An MCP App has three moving parts:

  1. A ui:// resource. The server publishes the interface as a resource with a ui:// URI — a self-contained HTML document — marked with an HTML content type profiled for MCP apps (e.g. text/html;profile=mcp-app).
  2. A tool that links to it. The tool references that resource through its _meta (for example, _meta.ui.resourceUri), so the host knows this tool’s result should render in that view. The tool can also hint at presentation, like prefersBorder.
  3. A host that renders it. When the tool returns, the host loads the ui:// document into an iframe and hands it the tool’s result data to display.

The result: instead of a paragraph of text, the user sees a rendered rectangle — mcp-glimpse’s two-tab report of the agent’s whole context is exactly this.

The security model — a locked-down iframe

The most important thing to understand about MCP Apps is the sandbox. The host renders the view in an iframe with a strict Content-Security-Policy that blocks external network requests. The view cannot phone home, load a remote script, fetch a tracker, or exfiltrate the data it’s showing. Everything it needs must be inlined — one self-contained HTML file, no runtime external requests.

That constraint shapes how you build the view:

  • Self-contained by construction. Bundle CSS, JS, and assets into the single file. A common toolchain is Vite with a single-file plugin, producing one HTML document with no external references.
  • Never innerHTML on tool data. The tool’s result is data, and rendering it with innerHTML would open a cross-site-scripting hole inside the sandbox. Set text with safe DOM APIs instead.

A useful side effect: sharing must be deliberate

Because the iframe can’t make external requests, an MCP App cannot silently upload anything — which is great for privacy but means a “share this” feature can’t just POST from the view. It has to round-trip through the server via an explicit tool call. That constraint conveniently forces a consent moment: the user has to approve the share (often confirmed by elicitation) before anything leaves the sandbox. The security limitation becomes a feature.

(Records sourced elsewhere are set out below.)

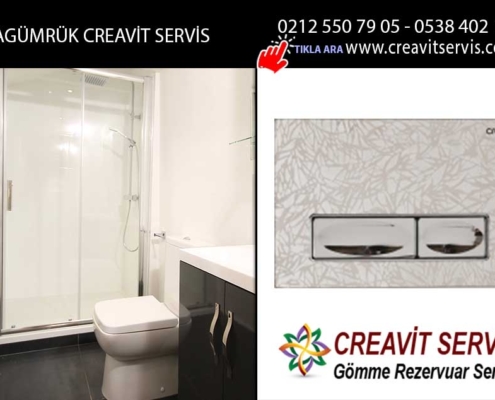 karagümrük creavit servis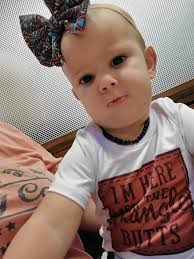 Zoey celebrated her 2nd birthday today in her birthday dress with all her  favorite princesses💗 #gotitatsarahs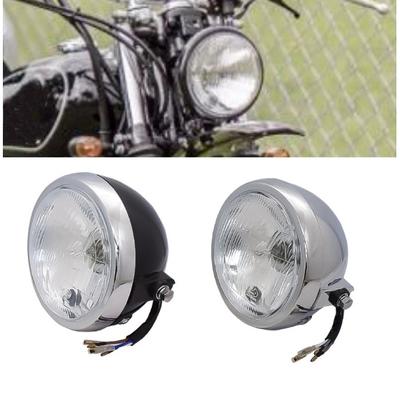 Luminaires – Phares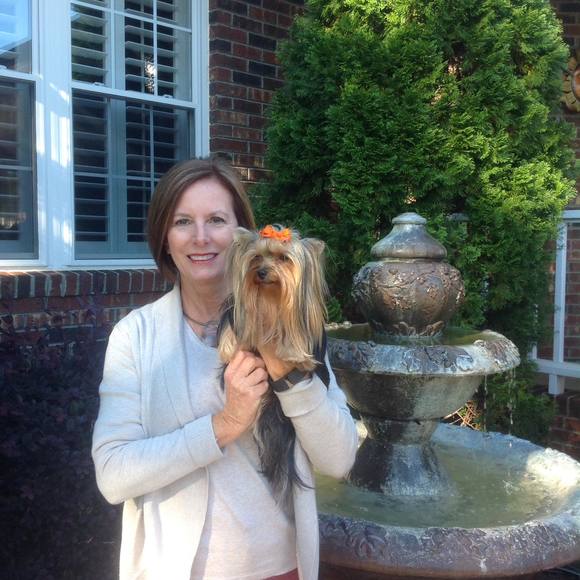 Meet your Posher, Pam - Picture 1 of 1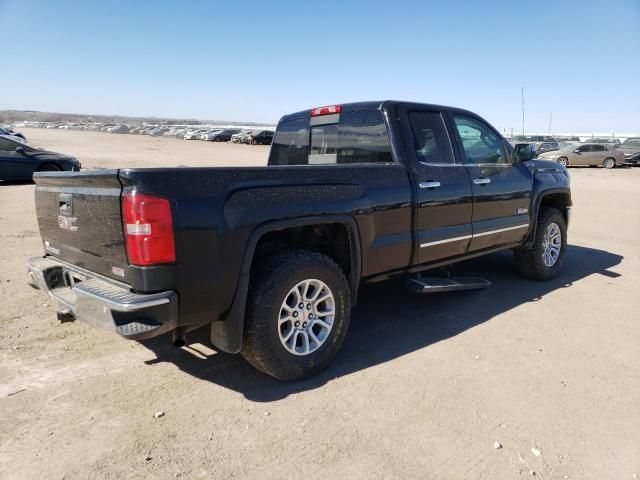 2014 GMC Sierra K1500 SLT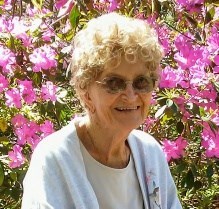 Obituary of Alfreda Bernice Hobbs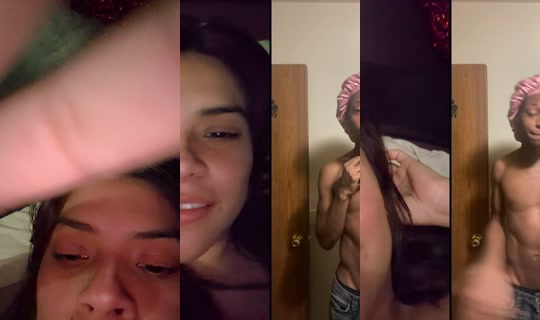 bebita807 TikTok Live — Aug 22, 2026, 8:21 AM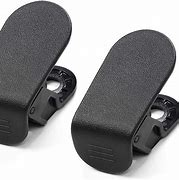 Image result for Plastic Hooks Clips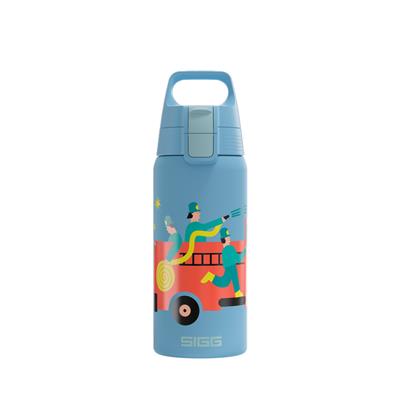 Sigg 6022.80 Therm One 0,5L Çocuk Termos, Pompiers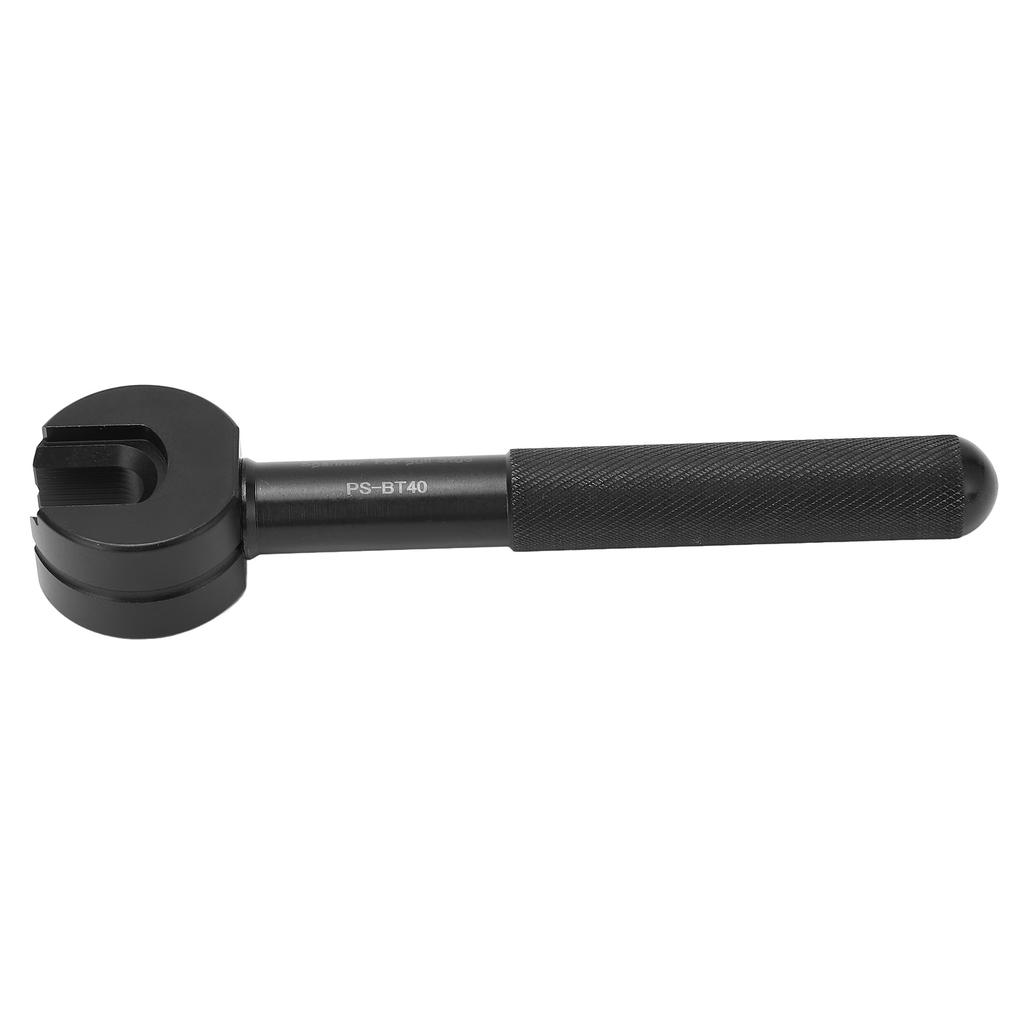 Pull Stud Wrench 42CrMo Alloy Steel Galvanized Spanner High Hardness Retention Knob Wrench With
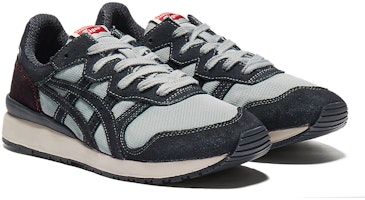 Onitsuka Tiger Tiger Ally 'Polar Shade Graphite Grey' Abu-Abu Grafit 1183C118-020 Order Onitsuka Tiger Tiger Ally 'Polar Shade Graphite Grey' Abu-Abu Grafit 1183C118-020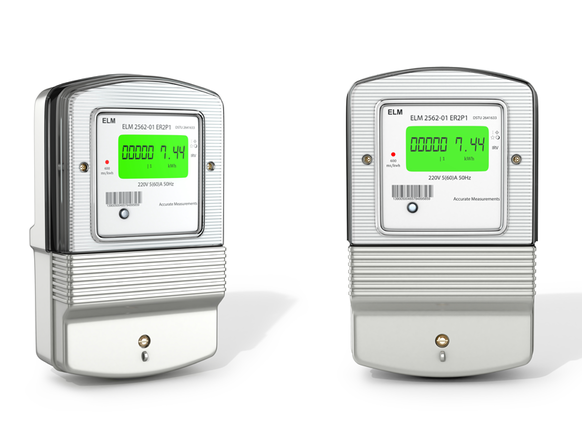 DW power relay smart meter Panasonic Industry
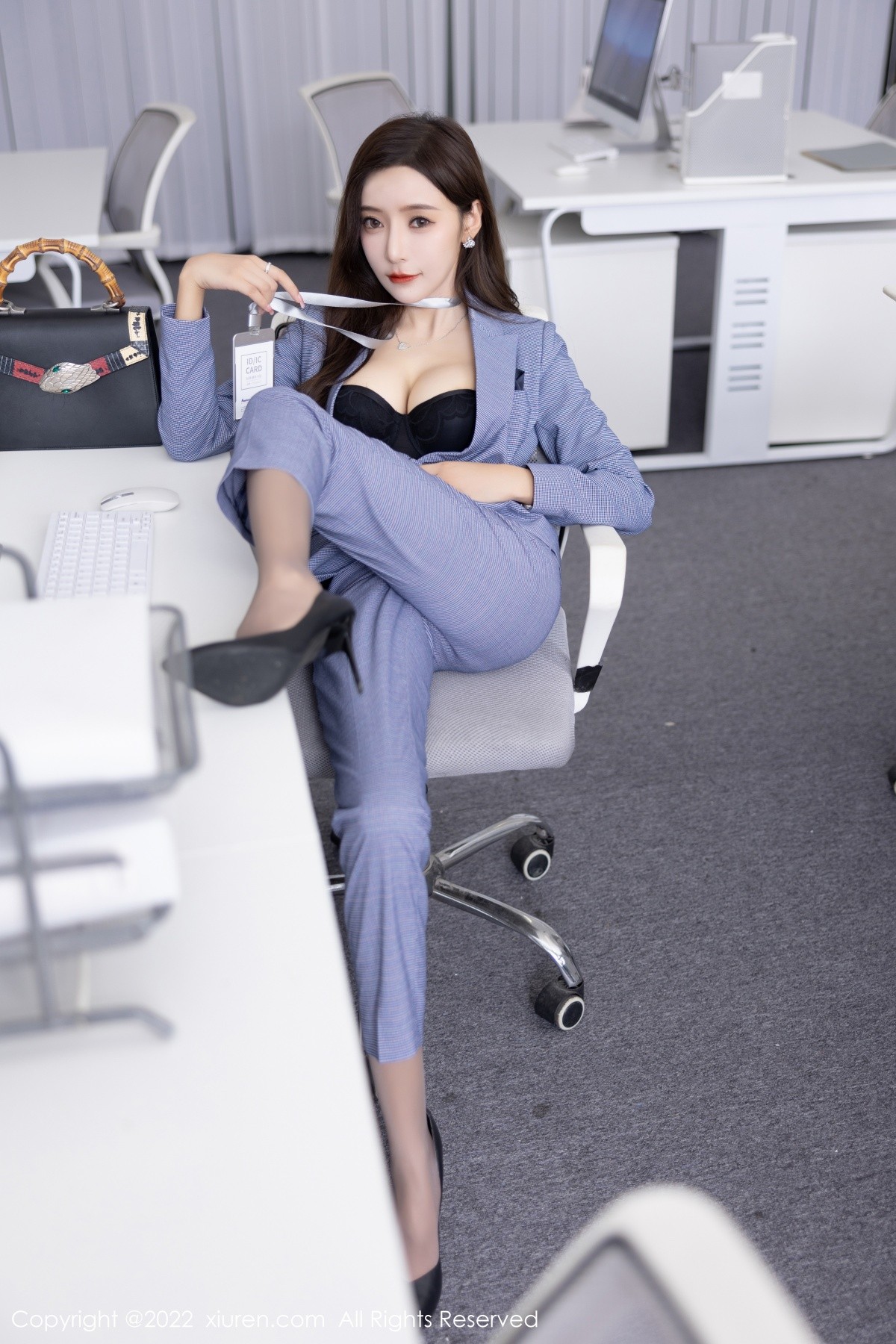 图片[24]-【XiuRen秀人網】2022.09.22 Vol.5629 王馨瑤yanni【82P】-六色网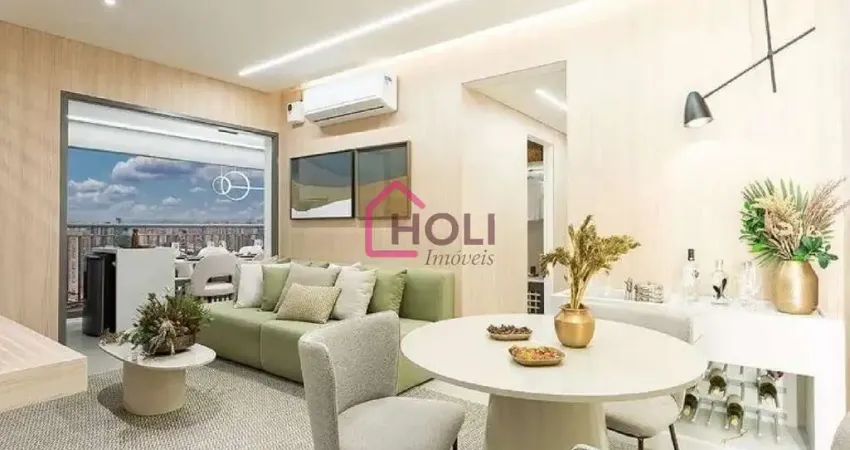 Apartamento à venda, 125 m² por r$ 2.220.000,00 - belém - são paulo/sp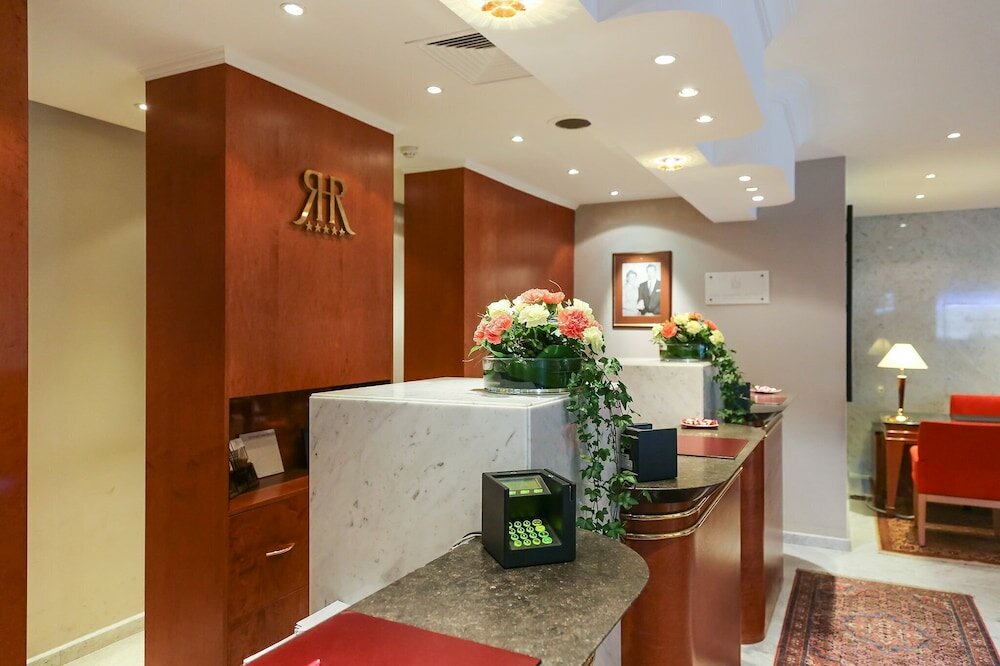 Фото Le Royal Hotels & Resorts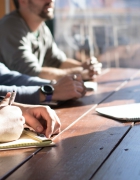 כיצד להרים את העסק ולא ליפול?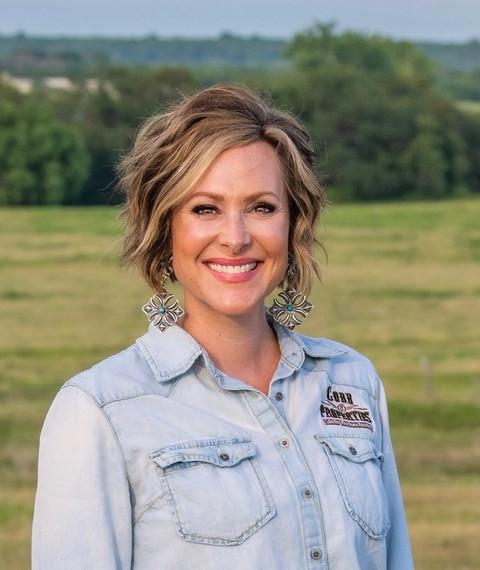 Tai Cobb Klam Profile Photo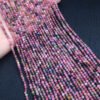 Tourmaline long chain 💕 Specification 2.6mm ✨1025006.5889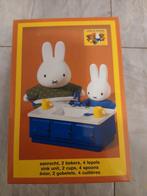 Nijntje & Vrienden Aanrecht Speelset - Nieuw in Verpakking, Ophalen of Verzenden, Nieuw, Jongen of Meisje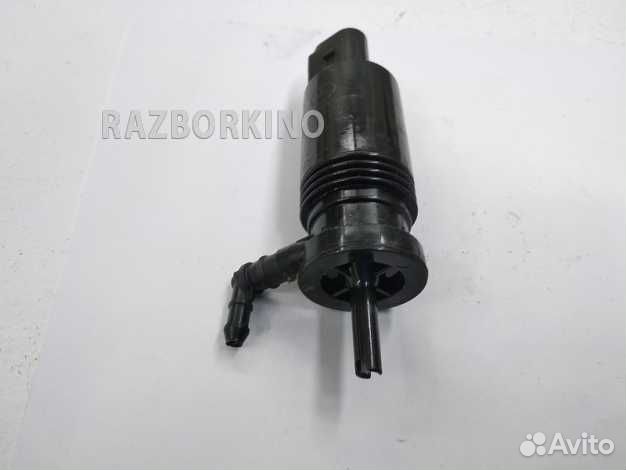 Насос омывателя Мерседес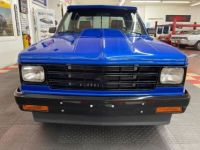 Chevrolet S10 Pick-Up S-10  - <small></small> 27.600 € <small>TTC</small> - #7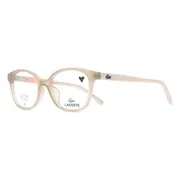 Lacoste L3662 265, Brown frame, view 2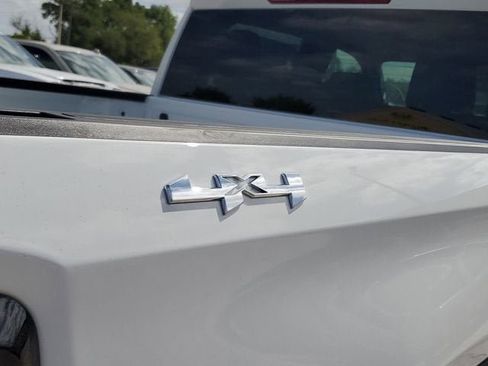 New 2026 GMC Sierra 1500 Elevation AWD/4WD image 9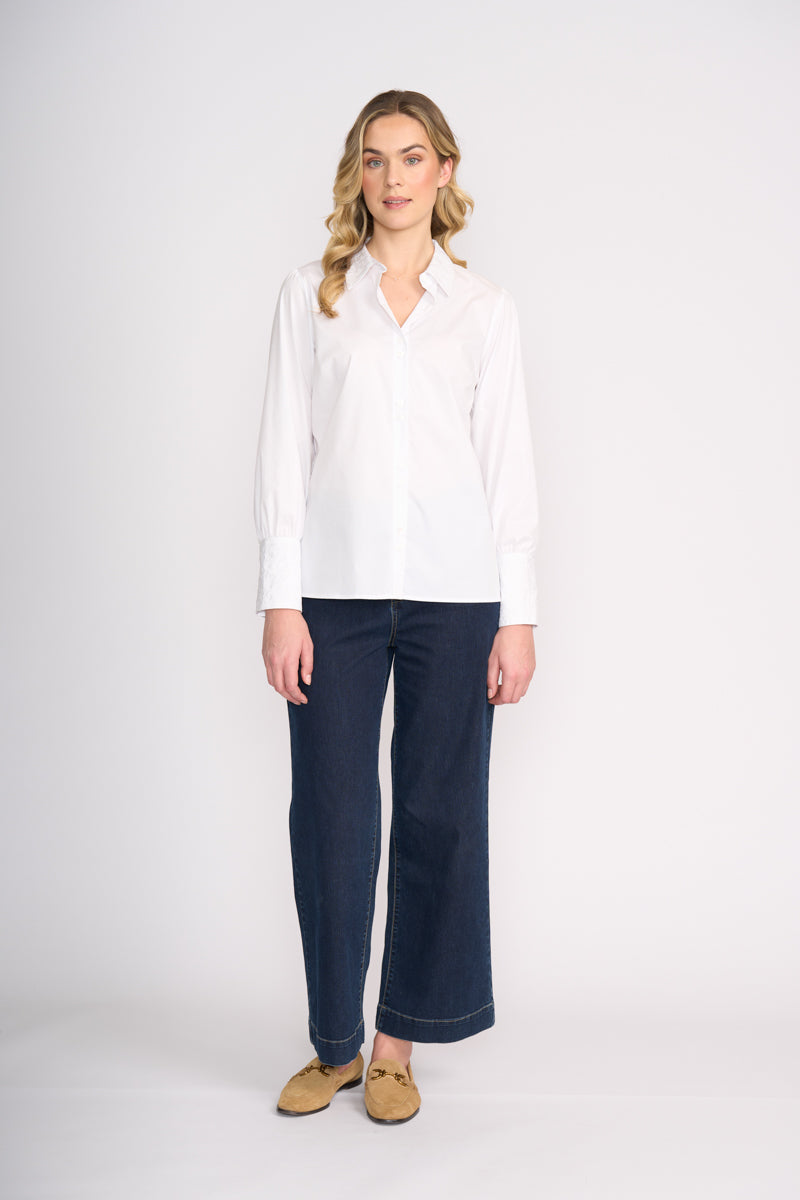 Daisy Chain Shirt
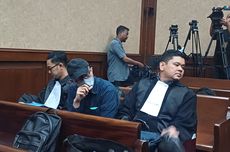 Jaksa Tepis Valas Hakim PN Surabaya di SDB Warisan dan Titipan: Bisa Dibuktikan Sebaliknya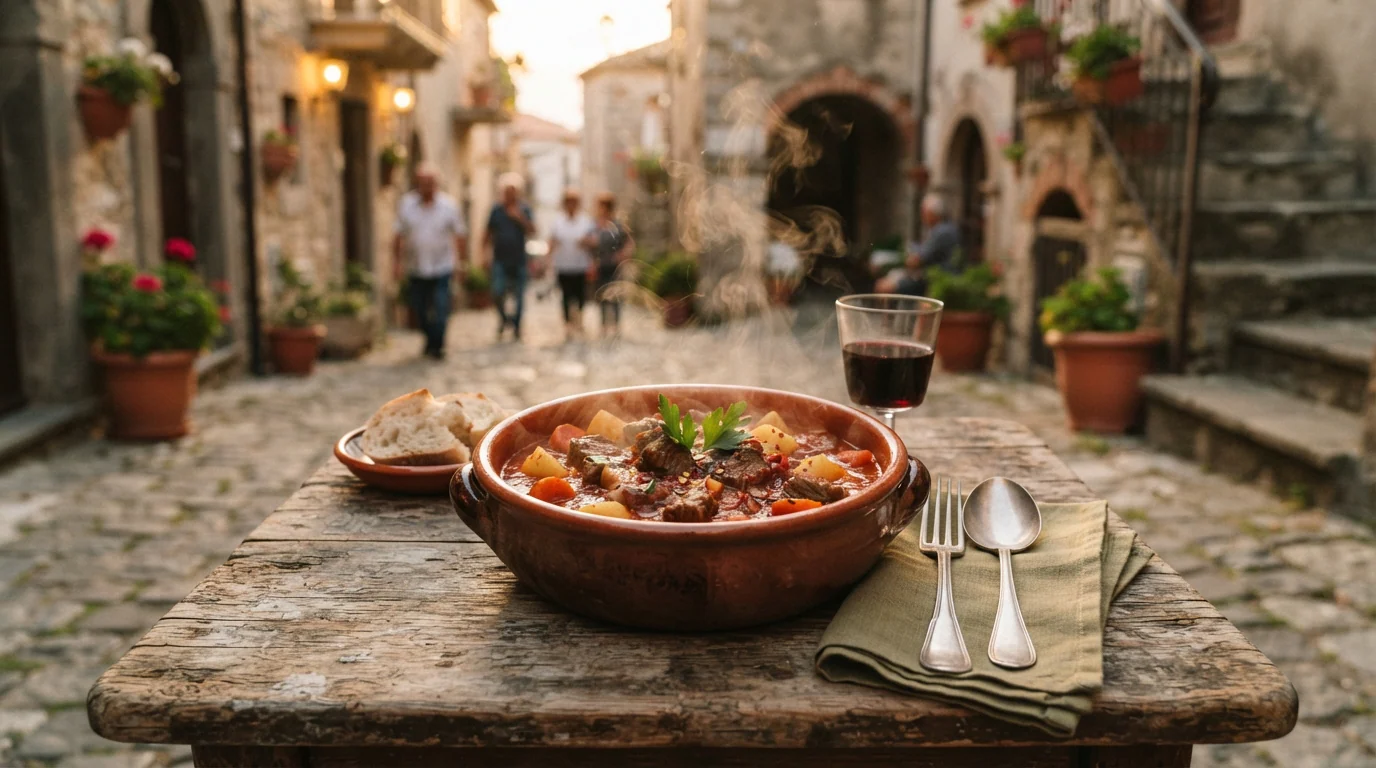 Sagra dello Spezzatino 2026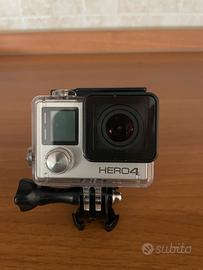 GoPro Hero 4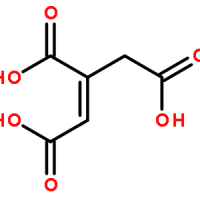 585-84-2/顺乌头酸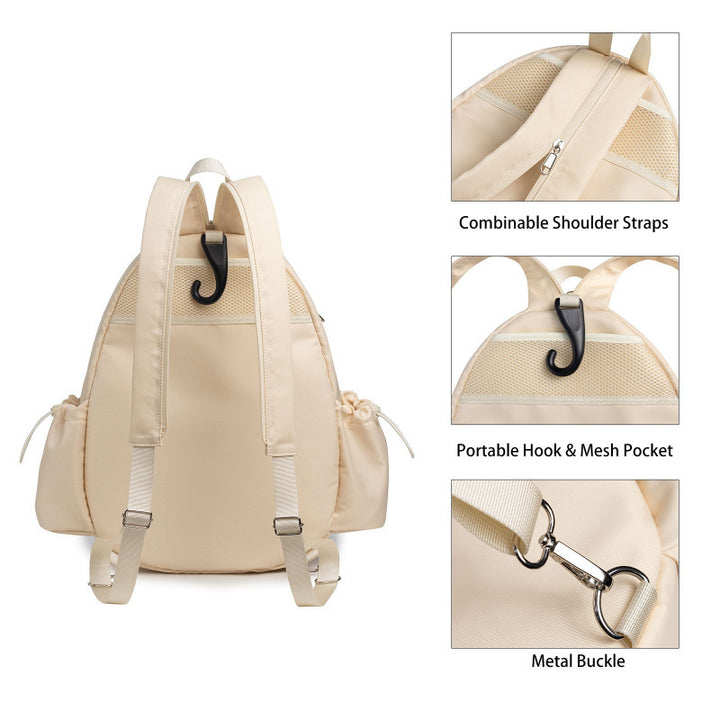 Tennis Gear Backpack Kalsten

To see a real MCP App, connect mcp-glimpse and run introspect_mcp_context in a host that supports MCP Apps — the report renders as a live rectangle. In a host that doesn’t, the same tool degrades to readable text, so nothing is lost.

Quick answers

Frequently asked

What is an MCP App?
An MCP App is a self-contained HTML view a server publishes as a ui:// resource and links to a tool, so the tool's result renders as an interactive UI inside the host rather than as plain text. It's the interface proposal tracked as SEP-1865.
How does a tool link to its MCP App view?
The tool references the view's resource URI through its _meta (for example a _meta.ui.resourceUri pointing at the ui:// resource), and marks the resource with an HTML content type profiled for MCP apps. The host reads that link and renders the view when the tool returns.
Is an MCP App view sandboxed?
Yes. The host renders it in a locked-down iframe with a strict content policy that blocks external network requests, so the view must be entirely self-contained. Never inject tool data with innerHTML — that would open an XSS hole inside the sandbox.